◆ **TASK TO CARRY OUT**
Only the number should be given: how many lines below contain "burst".

Collected data
#####
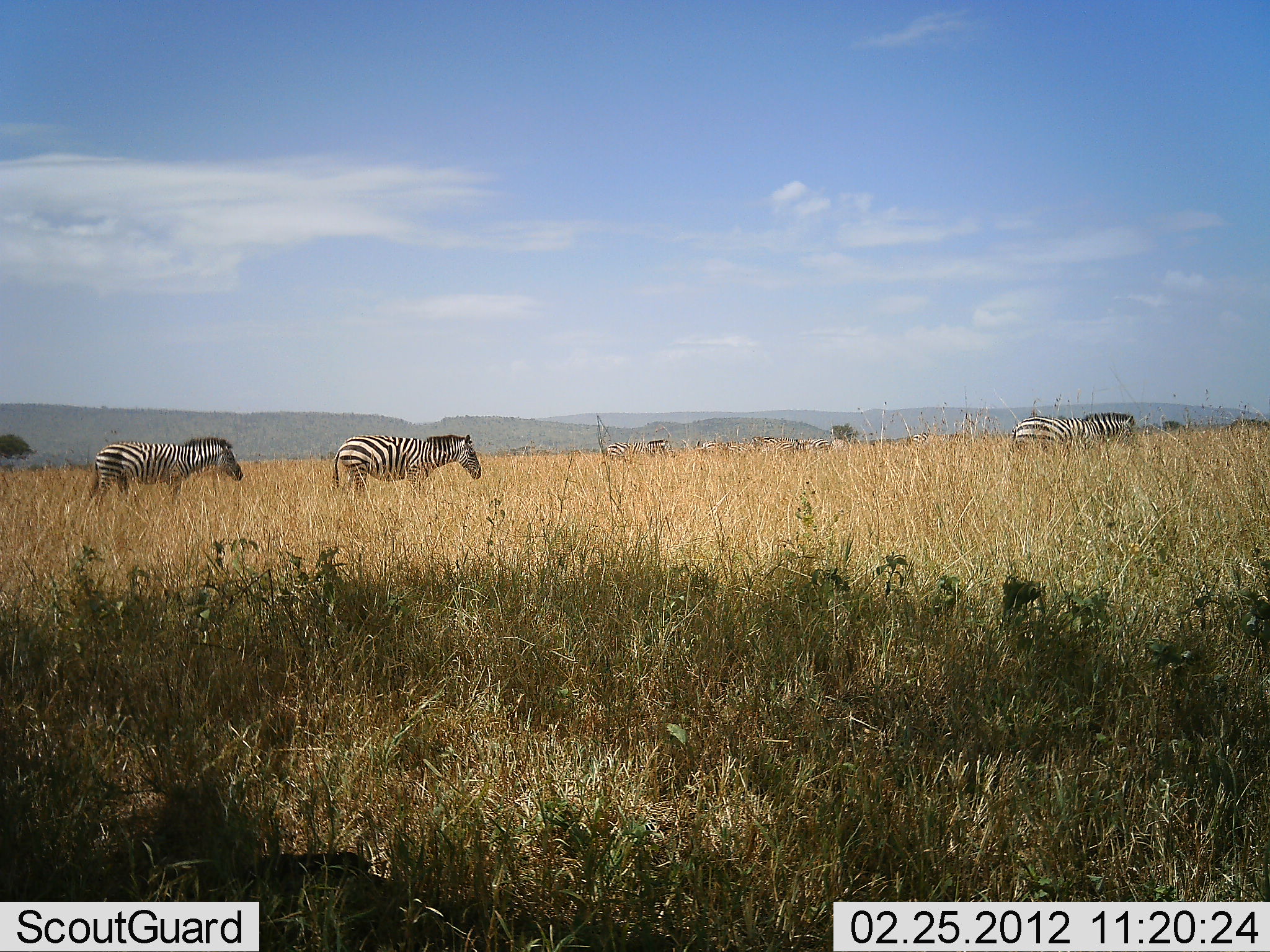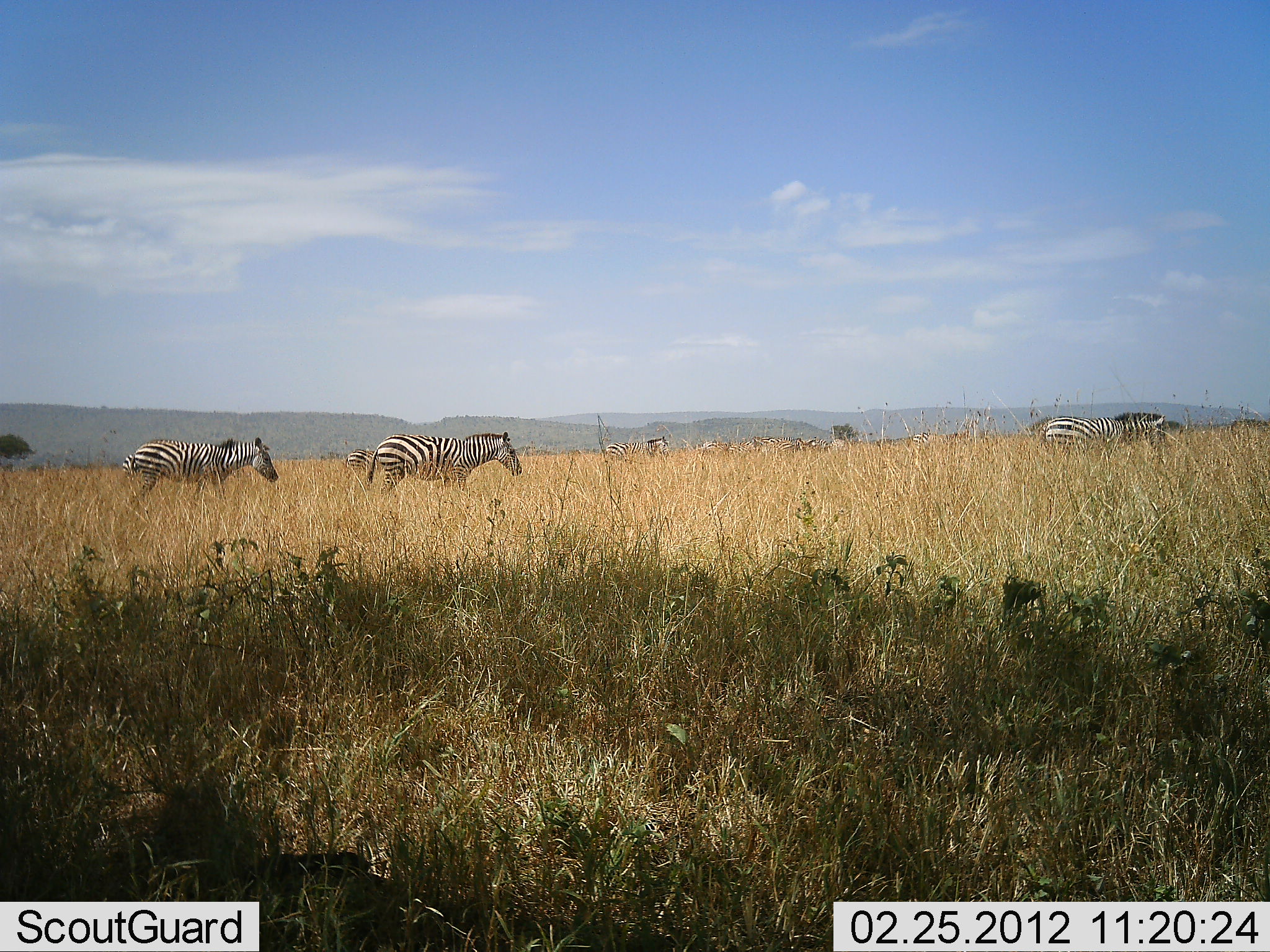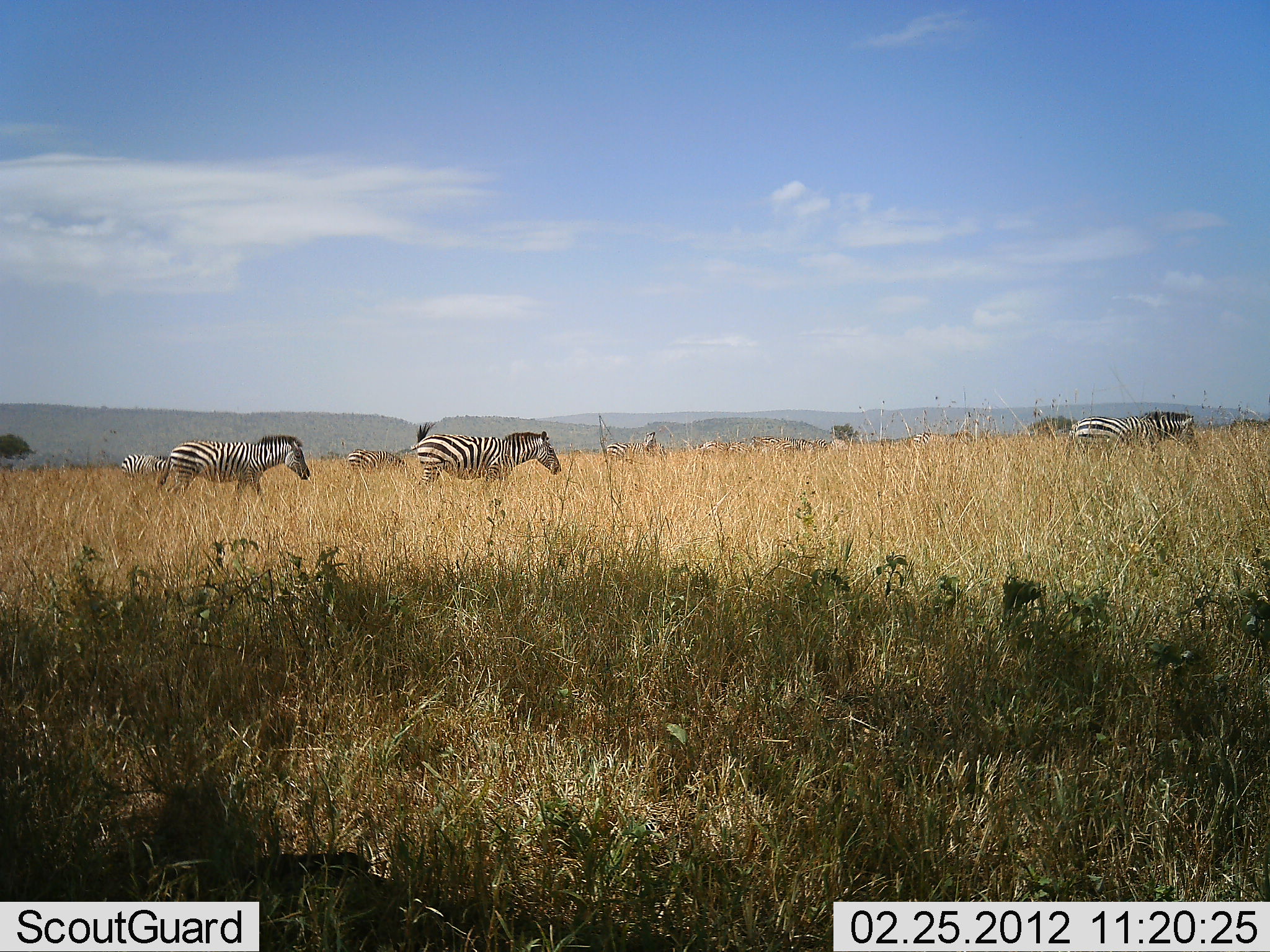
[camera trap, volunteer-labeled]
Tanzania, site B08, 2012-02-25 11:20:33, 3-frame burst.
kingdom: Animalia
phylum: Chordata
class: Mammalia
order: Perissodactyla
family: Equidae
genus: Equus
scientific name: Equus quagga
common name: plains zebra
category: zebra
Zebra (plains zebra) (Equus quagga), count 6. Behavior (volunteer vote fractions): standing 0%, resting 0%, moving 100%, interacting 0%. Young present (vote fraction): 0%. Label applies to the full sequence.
#####
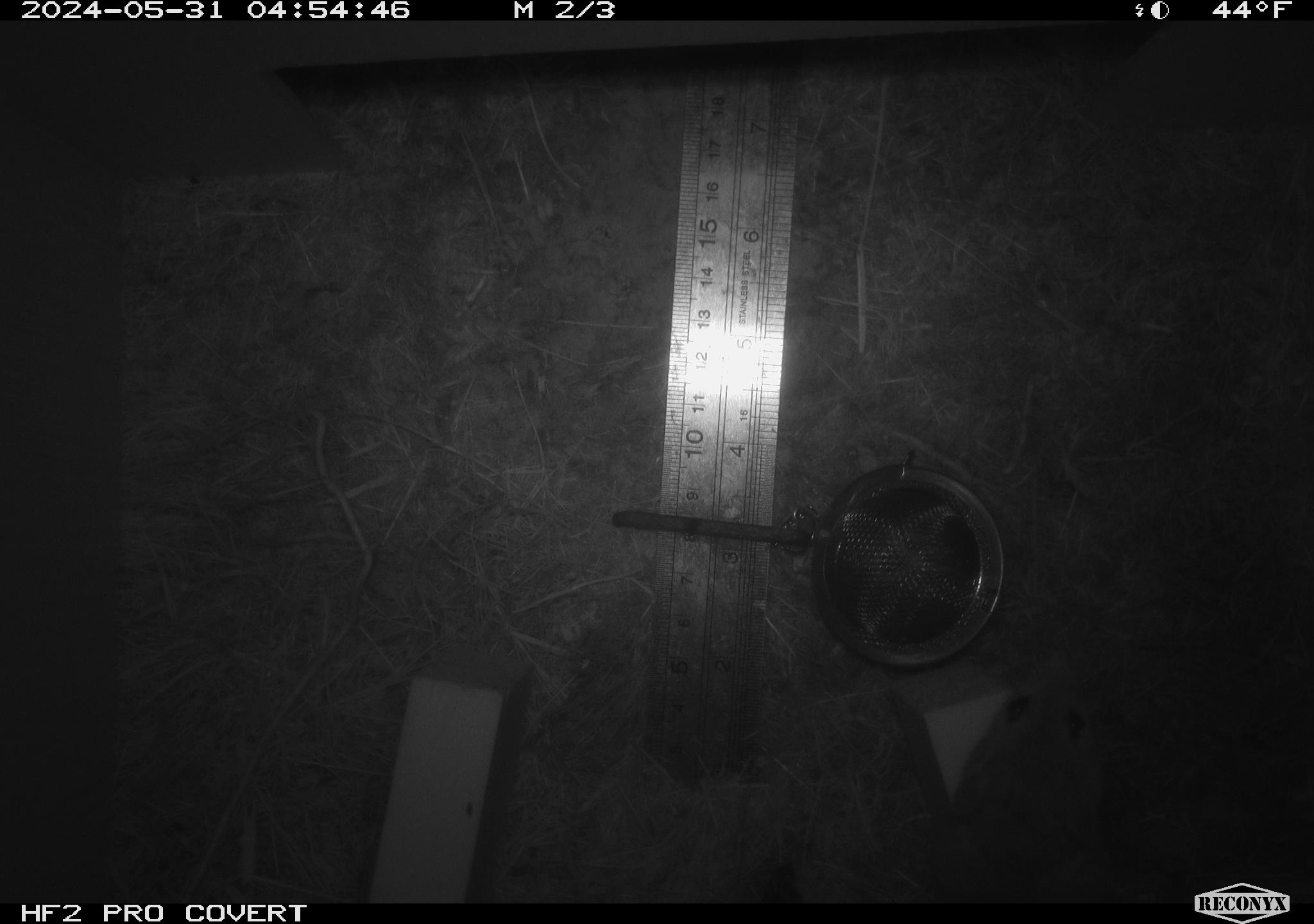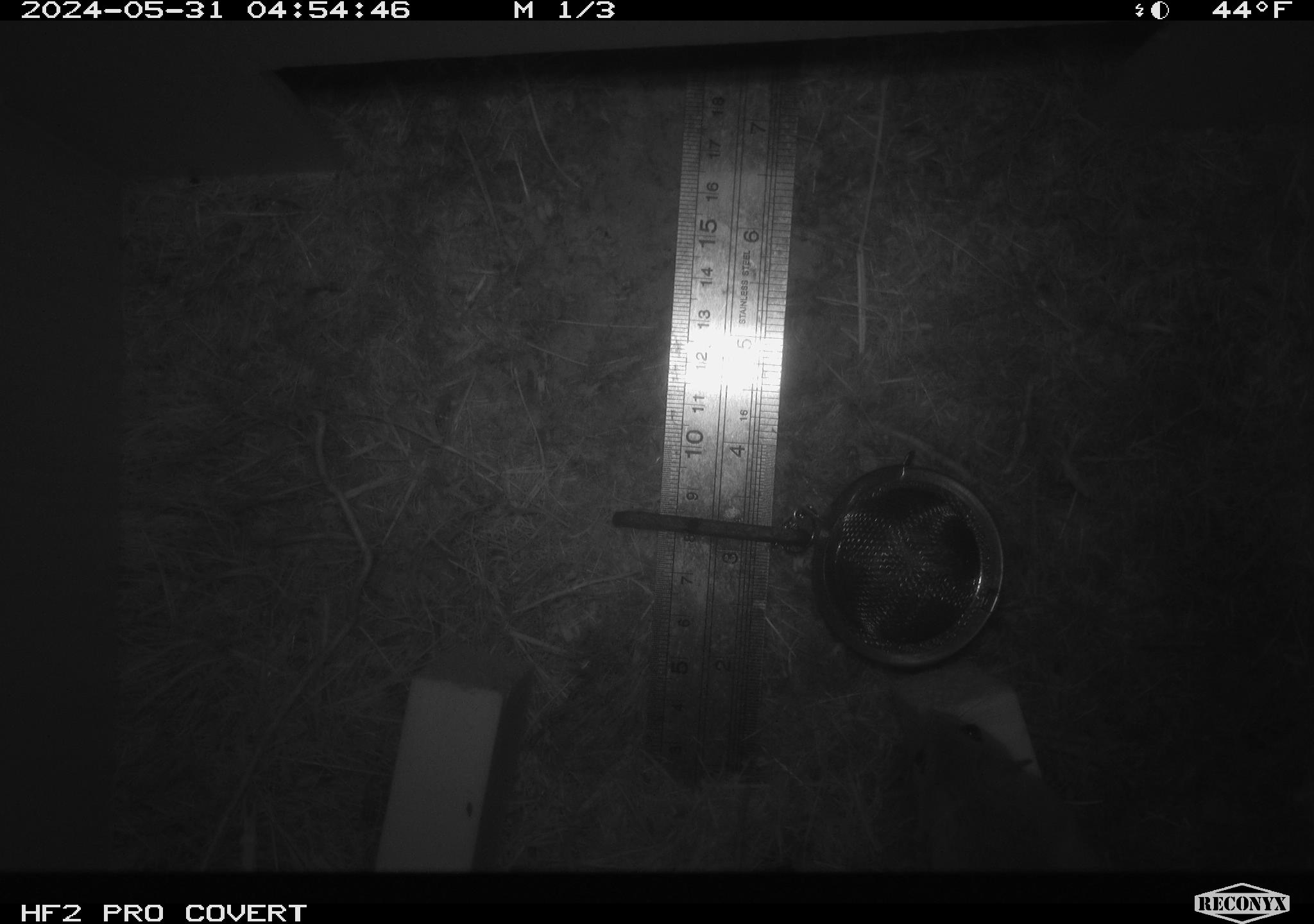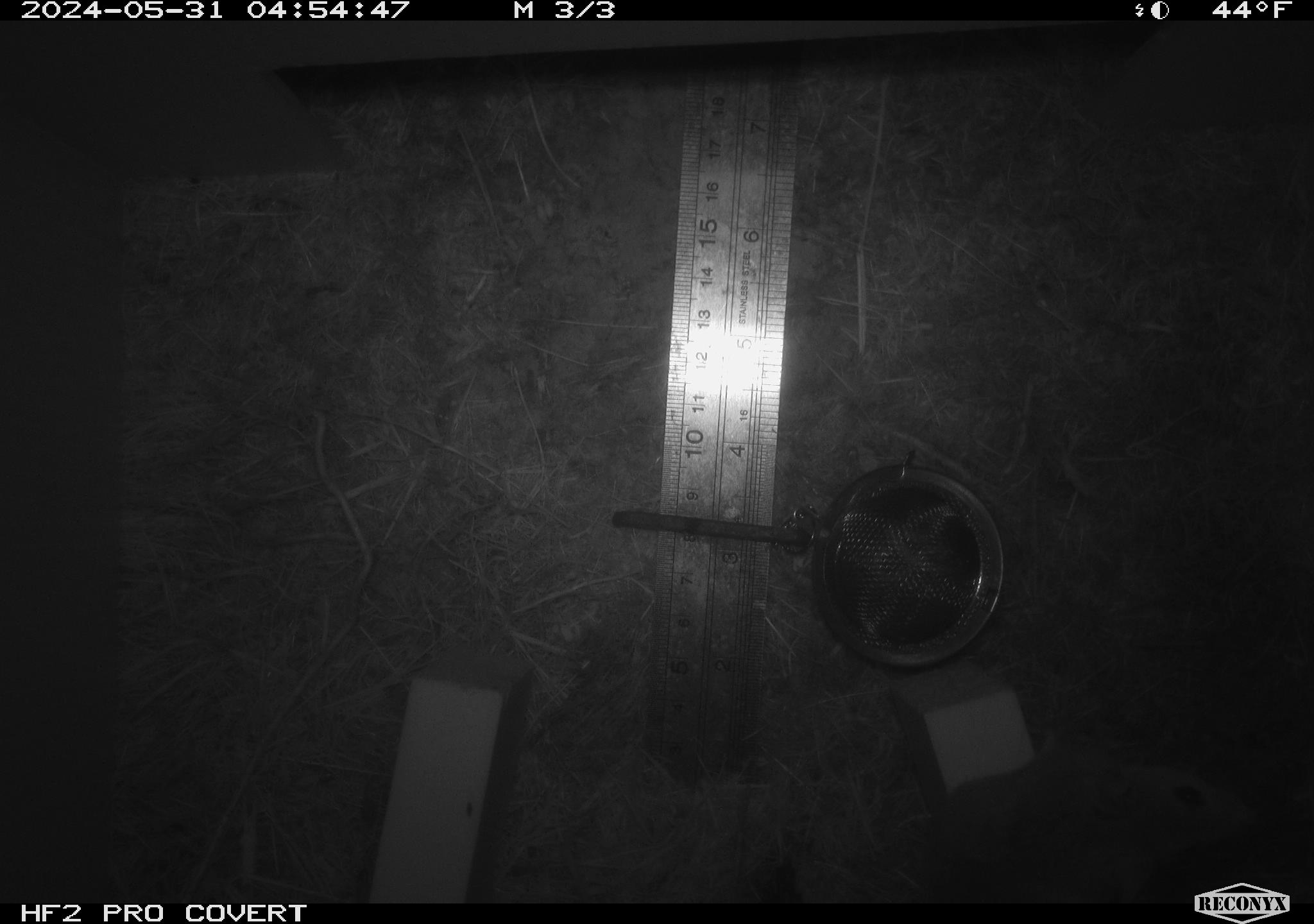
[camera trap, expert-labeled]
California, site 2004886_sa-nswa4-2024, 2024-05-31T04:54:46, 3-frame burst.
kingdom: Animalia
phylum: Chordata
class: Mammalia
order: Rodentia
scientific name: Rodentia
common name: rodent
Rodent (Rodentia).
#####
◆ **ANSWER TO THIS EXERCISE**
2